Digital Discovery and Why You Need It
The Agency I want to work with just pitched us Discovery? Why?
[Part 1 in our series: The Importance of Discovery]
You found them. They are the agency you want to work with. They get design, maybe have the development resources you need and know the technology you think you need. You fleshed out an RFP (request for proposal) as detailed as could be (or not at all). Next, you had one call with them, in which they said they want to “Do Discovery” first before giving you a formal proposal to design or build ANYTHING. AND, they want you to pay for this.
So, “Let me get this straight”, you think, “Why would I pay you to do a proposal for us and not actually deliver what we are asking for?”
Firstly, let me tell you that you may have picked the perfect agency. More-so than not, unless the agency has a very cookie cutter package for building a website and your business (and audience) or needs just a handful of pages and is very easy to market (super simple), they are probably right to do a Discovery. Let me explain.
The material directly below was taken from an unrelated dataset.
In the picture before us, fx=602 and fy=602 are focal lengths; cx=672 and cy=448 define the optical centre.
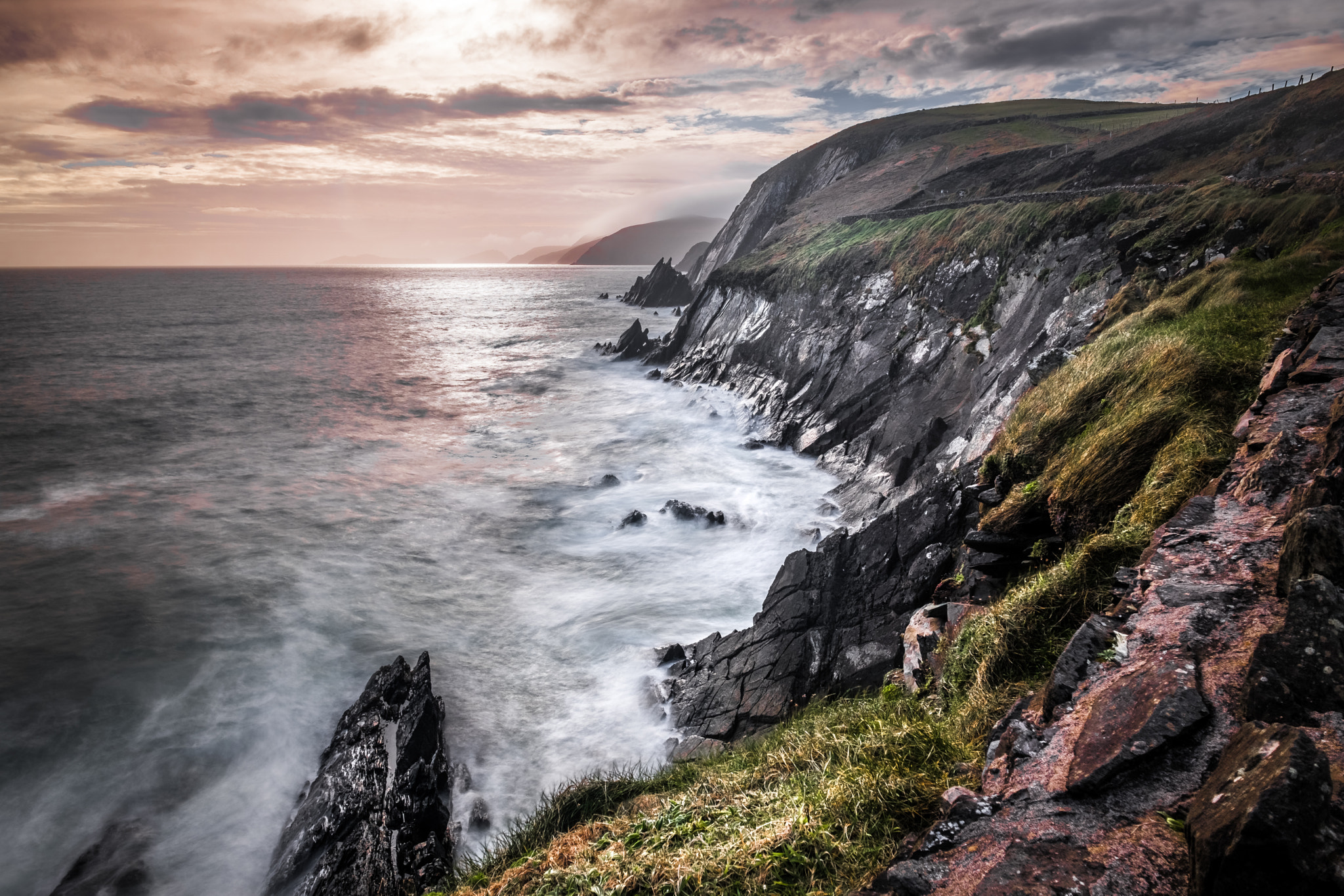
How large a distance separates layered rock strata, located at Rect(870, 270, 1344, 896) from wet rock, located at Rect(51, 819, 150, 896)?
11791 millimetres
The Challenges of Discovery
Here’s the challenge they are facing. You explained your business as best you could, but what you are asking for and what you need might not line up precisely. Sometimes in an introductory call, a prospect will say something like “We haven’t really figured out our audience yet” or “We are introducing a new product”. They tried thinking through the challenges that they might face to the point where they have a half-baked solution in a detailed RFP.
A lot of the challenges are defined, and they took the best guess at what they need. Therein lies the disconnect. You haven’t seen as many challenges as the agency you are hiring to help you, so your list of challenges can’t possibly be complete. You may not have even asked all the “right” questions. As such, the “right” agency should be part of finding the solution by first uncovering the challenges with you, and presenting new ones you probably didn’t think about.
The example we often use is a travel agent. If you want to book a trip to Florida, hang out in a condo near the beach for a couple days and come home, you certainly don’t need a travel agent, and you really don’t need all that much planning. However, if you are planning a trip to Greece to do some island hopping, taking 10 people with various diet restrictions, different islands on their bucket lists and the minimum number of starts each hotel must have in order to sleep adequately, you may want to do some planning first.
Planning Is Essential
A bigger web project is more like this trip to Greece. It has a lot of moving parts that need to be discussed, priorities to align and people to hear from. From politics to requirements gathering, to cost implications, the planning is essential to make sure that the “right” people get their way. That way, the people that believed they knew exactly where to go and what to do, can get on board with the “best” laid plan.
The main goal of getting to a design and/or development SOW (scope of work) is to clearly define what you will get, when it can get done and what it will cost. In order to get that, you need to first identify what’s most important to get done and you might not be the right person to do it.
Sometimes it’s worth the time (and money) to pay the right team to do this right and make sure you don’t end up in East Jibip with a hatchet and a sack of potatoes when you wanted to tour Italy for the Best Wine (which is a metaphor for a site that doesn’t speak to your audience, doesn’t meet your brand or doesn’t solve the main business goals you sought to achieve).